Financial Institutions Restricting Billions in Digital Currency Payments
The research reveals that British banking providers block or significantly delay roughly 40% of domestic cryptocurrency-related transactions. Throughout the previous year, 80% of participating exchanges documented an increase in rejected fund transfers.
A single trading platform documented approximately £1 billion worth of declined transactions during a twelve-month period. Independent research conducted by trading service IG discovered that two out of every five UK crypto participants experienced payment blockages or delays from their banking providers.

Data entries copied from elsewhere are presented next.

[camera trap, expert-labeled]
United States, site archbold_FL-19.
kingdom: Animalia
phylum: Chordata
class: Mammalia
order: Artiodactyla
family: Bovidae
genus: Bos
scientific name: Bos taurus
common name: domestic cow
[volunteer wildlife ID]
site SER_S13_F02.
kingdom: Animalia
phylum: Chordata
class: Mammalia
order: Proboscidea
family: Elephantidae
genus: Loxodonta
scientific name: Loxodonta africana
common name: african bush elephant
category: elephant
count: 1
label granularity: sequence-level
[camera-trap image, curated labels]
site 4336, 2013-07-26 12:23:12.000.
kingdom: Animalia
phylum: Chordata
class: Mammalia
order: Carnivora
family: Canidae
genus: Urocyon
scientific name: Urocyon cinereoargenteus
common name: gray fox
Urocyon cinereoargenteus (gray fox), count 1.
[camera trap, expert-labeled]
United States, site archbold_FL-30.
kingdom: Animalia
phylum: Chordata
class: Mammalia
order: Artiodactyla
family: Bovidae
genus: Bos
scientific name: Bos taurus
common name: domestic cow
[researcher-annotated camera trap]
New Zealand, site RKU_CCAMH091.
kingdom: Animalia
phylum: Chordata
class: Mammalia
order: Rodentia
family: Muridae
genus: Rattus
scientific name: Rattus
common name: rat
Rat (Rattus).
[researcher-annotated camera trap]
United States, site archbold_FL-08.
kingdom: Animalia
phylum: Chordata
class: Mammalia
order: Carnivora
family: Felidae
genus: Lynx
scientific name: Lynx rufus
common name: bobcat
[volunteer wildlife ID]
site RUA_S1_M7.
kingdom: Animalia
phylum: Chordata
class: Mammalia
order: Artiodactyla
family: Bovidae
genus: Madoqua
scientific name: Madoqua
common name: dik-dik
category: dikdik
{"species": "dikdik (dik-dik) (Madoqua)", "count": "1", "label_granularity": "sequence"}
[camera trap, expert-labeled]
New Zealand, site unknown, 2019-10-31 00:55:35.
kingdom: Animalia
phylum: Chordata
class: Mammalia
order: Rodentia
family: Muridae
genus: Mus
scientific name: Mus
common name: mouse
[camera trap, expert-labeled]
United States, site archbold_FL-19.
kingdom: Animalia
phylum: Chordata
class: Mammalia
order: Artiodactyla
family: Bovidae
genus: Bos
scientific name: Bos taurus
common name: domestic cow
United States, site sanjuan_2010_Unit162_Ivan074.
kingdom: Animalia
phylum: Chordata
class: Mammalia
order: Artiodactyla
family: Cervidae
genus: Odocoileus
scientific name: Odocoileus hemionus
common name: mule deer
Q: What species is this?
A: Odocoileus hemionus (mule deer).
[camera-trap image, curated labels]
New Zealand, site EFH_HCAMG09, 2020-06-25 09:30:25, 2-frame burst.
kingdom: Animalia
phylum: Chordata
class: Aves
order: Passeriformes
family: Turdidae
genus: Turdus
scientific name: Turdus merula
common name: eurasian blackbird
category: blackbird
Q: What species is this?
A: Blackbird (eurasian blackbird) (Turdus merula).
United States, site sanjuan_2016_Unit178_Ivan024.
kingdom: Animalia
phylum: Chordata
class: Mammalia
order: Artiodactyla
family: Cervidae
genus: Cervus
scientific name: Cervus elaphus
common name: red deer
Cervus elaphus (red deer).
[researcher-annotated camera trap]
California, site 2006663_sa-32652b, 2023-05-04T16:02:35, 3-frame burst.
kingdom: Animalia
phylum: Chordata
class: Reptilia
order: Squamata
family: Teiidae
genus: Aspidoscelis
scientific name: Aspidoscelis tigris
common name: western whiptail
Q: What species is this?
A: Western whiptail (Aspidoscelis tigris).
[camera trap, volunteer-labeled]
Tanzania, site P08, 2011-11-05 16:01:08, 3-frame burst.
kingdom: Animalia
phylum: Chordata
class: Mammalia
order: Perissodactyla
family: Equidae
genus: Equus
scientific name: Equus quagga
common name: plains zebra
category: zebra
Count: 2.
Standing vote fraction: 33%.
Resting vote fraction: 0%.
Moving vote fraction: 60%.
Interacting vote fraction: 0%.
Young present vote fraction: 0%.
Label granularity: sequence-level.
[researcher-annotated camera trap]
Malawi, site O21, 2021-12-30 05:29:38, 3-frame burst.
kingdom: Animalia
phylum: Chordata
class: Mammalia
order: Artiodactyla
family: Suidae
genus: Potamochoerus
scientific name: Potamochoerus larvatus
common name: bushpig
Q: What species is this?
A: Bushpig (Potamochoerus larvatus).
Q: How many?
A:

Banking limitations are implemented through two primary mechanisms. Total prohibition policies are enforced by Chase UK, Starling, TSB, Virgin Money, and Metro Bank. Strict transaction ceilings are maintained by Barclays, HSBC, Nationwide, NatWest, Santander, and Monzo.
These constraints apply universally across all account holders, without consideration for individual customer risk assessments. Consumer protection groups contend this represents an indiscriminate methodology that conflicts with established payment regulation frameworks.
UK Officials Assert Banking Providers Should Not Discriminate Against Regulated Crypto Businesses
British government representatives have articulated an unambiguous stance on this matter. During January 2026, HM Treasury publicly stated that FCA-licensed businesses should not encounter transactional limitations from banking service providers.
The Payment Services Regulations 2017 mandate that banking institutions must process payments that satisfy standard account requirements. Stand With Crypto UK maintains that widespread prohibitions violate these regulatory obligations.
Current FCA data indicates approximately 8% of British adults maintain cryptocurrency holdings. Consumer advocates maintain that preventing retail participation contradicts governmental objectives to establish the United Kingdom as an international center for digital asset innovation.
Adriana Ennab, who serves as director at Stand With Crypto UK, emphasized that consumers face barriers to a legally recognized asset category because of industry-wide banking protocols. Coinbase’s Katie Harries characterized the banking limitations as an obstruction to the “crucial on-ramp” connecting traditional finance with cryptocurrency markets.
Mark Fairless, CEO of ClearBank, said banks should take a risk-based approach rather than imposing broad restrictions. “Interventions should be targeted and proportionate,” he said.
On June 8, the FCA introduced proposals permitting specific retail investment vehicles to dedicate up to 10% of portfolio holdings to cryptocurrency exchange-traded products, indicating regulatory movement toward expanded accessibility rather than additional constraints.
Stand With Crypto indicates that banking institution responses to member grievances will determine subsequent campaign strategies.